Revision became my solace, my drug of choice, the only activity that made me feel better. I cut and clarified, expanded and recast. A great friend, the novelist Eugenia Kim, believed in my book from the beginning and insisted that I continue, editing draft after draft for me, questioning and challenging me. 

You see, I had dedicated myself to a seemingly foolish task. Most of my published work had been tailored to narrowly defined readers and audiences. I wanted this book to engage literary readers while also captivating working stiffs, many of whom read less than one book a year. Reaching that broad spectrum with respect for a range of sensibilities demanded everything I had learned over twenty-five years of writing for publication.

Howard Mansfield, a friend as well as an author of nine books and a superb editor, had read one of the earliest versions of Rust Belt Boy. He told me how pleased he had been working with Bauhan Publishing, a small press with distribution by the University Press of New England, for his upcoming book. I knew of Bauhan, and I hadn’t thought my book would fit in with their New England–centered list. 
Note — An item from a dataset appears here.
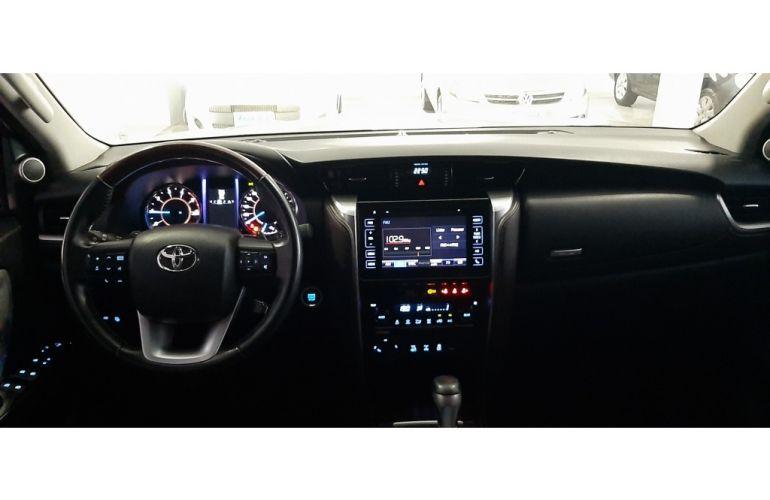 Toyota SW4 2.8 TDI SRX 5L 4x4 (Aut) - Foto #8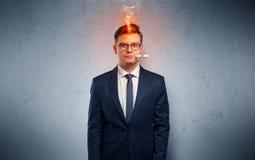 Uomo d'affari malato con il concetto della testa di combustione immagini stock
But I also knew that its former managing editor, Jane Eklund, had liked my essays well enough to publish one years earlier in a literary magazine she edited. Soon after I gave her the manuscript, she recommended it for publication by Bauhan.

 Trusting my pitch that my collection carried universal themes for millions of mill-town kids, the Bauhan team produced a beautiful book and has supported it well. With the help of publicist Scott Manning, the book enjoyed a strong launch, required a second printing within weeks, and has drawn considerable attention from media and reviewers. 

My own truth for book writing: I will only write a book that means the world to me, that obsesses me and compels me, as long as it takes, sentence by sentence, to earn the attention of readers, to hold them, and leave them wanting more.